[Given information start]

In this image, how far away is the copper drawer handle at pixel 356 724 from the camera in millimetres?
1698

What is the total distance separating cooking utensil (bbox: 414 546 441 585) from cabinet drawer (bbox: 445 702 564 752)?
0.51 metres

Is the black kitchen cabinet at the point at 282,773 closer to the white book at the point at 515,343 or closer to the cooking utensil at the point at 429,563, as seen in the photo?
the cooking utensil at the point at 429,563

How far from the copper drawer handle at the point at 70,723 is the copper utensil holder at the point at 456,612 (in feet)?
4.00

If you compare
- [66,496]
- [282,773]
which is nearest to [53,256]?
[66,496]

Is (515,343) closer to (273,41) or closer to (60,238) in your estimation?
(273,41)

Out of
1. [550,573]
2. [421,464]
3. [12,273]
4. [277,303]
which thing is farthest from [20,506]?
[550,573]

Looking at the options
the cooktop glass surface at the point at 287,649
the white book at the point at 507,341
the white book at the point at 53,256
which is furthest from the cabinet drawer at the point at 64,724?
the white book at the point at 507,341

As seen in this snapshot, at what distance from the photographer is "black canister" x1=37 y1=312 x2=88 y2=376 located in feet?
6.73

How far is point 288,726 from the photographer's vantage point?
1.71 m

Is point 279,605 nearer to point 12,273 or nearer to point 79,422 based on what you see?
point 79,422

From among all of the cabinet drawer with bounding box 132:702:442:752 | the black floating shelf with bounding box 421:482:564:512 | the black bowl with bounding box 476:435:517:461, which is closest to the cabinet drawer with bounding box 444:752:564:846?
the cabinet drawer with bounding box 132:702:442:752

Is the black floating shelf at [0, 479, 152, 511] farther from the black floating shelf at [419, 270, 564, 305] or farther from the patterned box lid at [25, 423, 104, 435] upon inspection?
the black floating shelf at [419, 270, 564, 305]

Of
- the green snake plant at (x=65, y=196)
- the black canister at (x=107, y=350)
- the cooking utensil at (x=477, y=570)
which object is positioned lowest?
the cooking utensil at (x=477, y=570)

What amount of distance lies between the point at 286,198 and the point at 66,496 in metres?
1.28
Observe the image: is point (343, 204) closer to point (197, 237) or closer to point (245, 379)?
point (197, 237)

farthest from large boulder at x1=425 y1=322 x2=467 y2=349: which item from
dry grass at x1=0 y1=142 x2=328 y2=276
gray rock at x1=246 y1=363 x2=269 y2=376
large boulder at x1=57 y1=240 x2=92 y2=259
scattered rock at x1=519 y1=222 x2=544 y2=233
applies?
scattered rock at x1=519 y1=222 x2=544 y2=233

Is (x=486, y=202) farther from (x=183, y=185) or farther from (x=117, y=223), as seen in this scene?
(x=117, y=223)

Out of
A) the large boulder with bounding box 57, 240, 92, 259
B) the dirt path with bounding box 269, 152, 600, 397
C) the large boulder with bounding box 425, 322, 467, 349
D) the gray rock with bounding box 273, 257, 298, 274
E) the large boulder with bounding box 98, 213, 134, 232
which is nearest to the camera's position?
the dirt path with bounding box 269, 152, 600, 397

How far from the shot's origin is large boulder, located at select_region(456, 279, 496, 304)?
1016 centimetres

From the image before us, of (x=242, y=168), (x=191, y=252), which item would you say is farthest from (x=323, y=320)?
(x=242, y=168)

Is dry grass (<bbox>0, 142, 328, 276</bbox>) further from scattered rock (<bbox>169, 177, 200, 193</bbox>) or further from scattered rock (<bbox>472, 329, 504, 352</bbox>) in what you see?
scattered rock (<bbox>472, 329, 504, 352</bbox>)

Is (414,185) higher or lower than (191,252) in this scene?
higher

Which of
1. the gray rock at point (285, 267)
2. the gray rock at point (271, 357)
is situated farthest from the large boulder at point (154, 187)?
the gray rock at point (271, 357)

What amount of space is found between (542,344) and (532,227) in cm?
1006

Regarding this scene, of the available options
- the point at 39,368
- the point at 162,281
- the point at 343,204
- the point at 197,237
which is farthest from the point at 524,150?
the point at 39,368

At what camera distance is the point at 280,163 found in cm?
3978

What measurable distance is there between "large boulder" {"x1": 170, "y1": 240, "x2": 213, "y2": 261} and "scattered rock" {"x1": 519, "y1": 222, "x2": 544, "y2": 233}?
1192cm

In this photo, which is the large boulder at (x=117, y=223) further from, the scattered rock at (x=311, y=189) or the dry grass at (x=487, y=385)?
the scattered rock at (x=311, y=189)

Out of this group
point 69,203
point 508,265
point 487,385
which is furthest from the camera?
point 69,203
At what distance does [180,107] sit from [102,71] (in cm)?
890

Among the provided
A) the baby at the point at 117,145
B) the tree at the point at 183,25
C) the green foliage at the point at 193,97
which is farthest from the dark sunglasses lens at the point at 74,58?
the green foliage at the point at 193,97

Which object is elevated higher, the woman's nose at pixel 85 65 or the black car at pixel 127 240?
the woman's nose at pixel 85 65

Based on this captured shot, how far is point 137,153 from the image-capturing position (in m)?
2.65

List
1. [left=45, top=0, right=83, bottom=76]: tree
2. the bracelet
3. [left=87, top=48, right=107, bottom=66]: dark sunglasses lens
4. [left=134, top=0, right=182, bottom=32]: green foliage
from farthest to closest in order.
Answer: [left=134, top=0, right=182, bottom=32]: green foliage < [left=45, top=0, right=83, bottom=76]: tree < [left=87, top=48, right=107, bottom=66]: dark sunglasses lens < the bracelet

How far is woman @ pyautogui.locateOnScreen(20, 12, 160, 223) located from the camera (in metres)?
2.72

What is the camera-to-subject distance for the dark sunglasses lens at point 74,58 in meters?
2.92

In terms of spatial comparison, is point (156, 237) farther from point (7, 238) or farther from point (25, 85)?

[Given information end]

:: What the task asks ::
Copy every one of the rows above word for word, keeping each line as it appears.

:: Full solution ::
In this image, how far away is the copper drawer handle at pixel 356 724 from the camera in millimetres?
1698

What is the total distance separating cooking utensil (bbox: 414 546 441 585) from cabinet drawer (bbox: 445 702 564 752)?
0.51 metres

Is the black kitchen cabinet at the point at 282,773 closer to the white book at the point at 515,343 or closer to the cooking utensil at the point at 429,563, as seen in the photo?
the cooking utensil at the point at 429,563

How far from the copper drawer handle at the point at 70,723 is the copper utensil holder at the point at 456,612 (in feet)?
4.00

If you compare
- [66,496]
- [282,773]
which is nearest to [53,256]?
[66,496]

Is (515,343) closer to (273,41) or closer to (60,238) in your estimation?
(273,41)

Out of
1. [550,573]
2. [421,464]
3. [12,273]
4. [277,303]
which thing is farthest from [20,506]?
[550,573]

Looking at the options
the cooktop glass surface at the point at 287,649
the white book at the point at 507,341
the white book at the point at 53,256
which is furthest from the cabinet drawer at the point at 64,724?
the white book at the point at 507,341

As seen in this snapshot, at what distance from the photographer is "black canister" x1=37 y1=312 x2=88 y2=376 located in feet?
6.73

How far is point 288,726 from the photographer's vantage point?
1.71 m

Is point 279,605 nearer to point 12,273 or nearer to point 79,422 based on what you see?
point 79,422

From among all of the cabinet drawer with bounding box 132:702:442:752 | the black floating shelf with bounding box 421:482:564:512 | the black bowl with bounding box 476:435:517:461, which is closest to the cabinet drawer with bounding box 444:752:564:846?
the cabinet drawer with bounding box 132:702:442:752

Is the black floating shelf at [0, 479, 152, 511] farther from the black floating shelf at [419, 270, 564, 305] or farther from the patterned box lid at [25, 423, 104, 435] upon inspection?
the black floating shelf at [419, 270, 564, 305]

Of
- the green snake plant at (x=65, y=196)
- the black canister at (x=107, y=350)
- the cooking utensil at (x=477, y=570)
which object is positioned lowest?
the cooking utensil at (x=477, y=570)

What amount of distance lies between the point at 286,198 and the point at 66,496 in metres?
1.28
Observe the image: is point (343, 204) closer to point (197, 237) or closer to point (245, 379)?
point (197, 237)

farthest from large boulder at x1=425 y1=322 x2=467 y2=349: which item from
dry grass at x1=0 y1=142 x2=328 y2=276
gray rock at x1=246 y1=363 x2=269 y2=376
large boulder at x1=57 y1=240 x2=92 y2=259
scattered rock at x1=519 y1=222 x2=544 y2=233
applies?
scattered rock at x1=519 y1=222 x2=544 y2=233

Is (x=486, y=202) farther from (x=183, y=185) or farther from (x=117, y=223), as seen in this scene?
(x=117, y=223)

Out of
A) the large boulder with bounding box 57, 240, 92, 259
B) the dirt path with bounding box 269, 152, 600, 397
C) the large boulder with bounding box 425, 322, 467, 349
D) the gray rock with bounding box 273, 257, 298, 274
E) the large boulder with bounding box 98, 213, 134, 232
which is nearest to the camera's position?
the dirt path with bounding box 269, 152, 600, 397

How far from the shot's origin is large boulder, located at select_region(456, 279, 496, 304)?
1016 centimetres

From the image before us, of (x=242, y=168), (x=191, y=252), which item would you say is farthest from (x=323, y=320)?
(x=242, y=168)

Is dry grass (<bbox>0, 142, 328, 276</bbox>) further from scattered rock (<bbox>169, 177, 200, 193</bbox>) or further from scattered rock (<bbox>472, 329, 504, 352</bbox>) in what you see?
scattered rock (<bbox>472, 329, 504, 352</bbox>)

Is (414,185) higher or lower than (191,252) in this scene?
higher

Which of
1. the gray rock at point (285, 267)
2. the gray rock at point (271, 357)
is situated farthest from the large boulder at point (154, 187)?
the gray rock at point (271, 357)

What amount of space is found between (542,344) and (532,227) in cm?
1006

Regarding this scene, of the available options
- the point at 39,368
- the point at 162,281
- the point at 343,204
- the point at 197,237
which is farthest from the point at 524,150?
the point at 39,368

At what camera distance is the point at 280,163 found in cm?
3978

What measurable distance is there between "large boulder" {"x1": 170, "y1": 240, "x2": 213, "y2": 261} and "scattered rock" {"x1": 519, "y1": 222, "x2": 544, "y2": 233}?
1192cm

In this photo, which is the large boulder at (x=117, y=223) further from, the scattered rock at (x=311, y=189) or the dry grass at (x=487, y=385)?
the scattered rock at (x=311, y=189)

Out of this group
point 69,203
point 508,265
point 487,385
which is furthest from the camera?
point 69,203
At what distance does [180,107] sit from [102,71] (in cm)?
890

Among the provided
A) the baby at the point at 117,145
B) the tree at the point at 183,25
C) the green foliage at the point at 193,97
which is farthest from the dark sunglasses lens at the point at 74,58?
the green foliage at the point at 193,97

Which object is elevated higher, the woman's nose at pixel 85 65 or the black car at pixel 127 240?
the woman's nose at pixel 85 65

Based on this captured shot, how far is point 137,153 from the image-capturing position (in m)?
2.65

List
1. [left=45, top=0, right=83, bottom=76]: tree
2. the bracelet
3. [left=87, top=48, right=107, bottom=66]: dark sunglasses lens
4. [left=134, top=0, right=182, bottom=32]: green foliage
from farthest to closest in order.
Answer: [left=134, top=0, right=182, bottom=32]: green foliage < [left=45, top=0, right=83, bottom=76]: tree < [left=87, top=48, right=107, bottom=66]: dark sunglasses lens < the bracelet

How far is woman @ pyautogui.locateOnScreen(20, 12, 160, 223) located from the camera (in metres)?
2.72

What is the camera-to-subject distance for the dark sunglasses lens at point 74,58 in meters?
2.92

In terms of spatial comparison, is point (156, 237) farther from point (7, 238) or farther from point (25, 85)?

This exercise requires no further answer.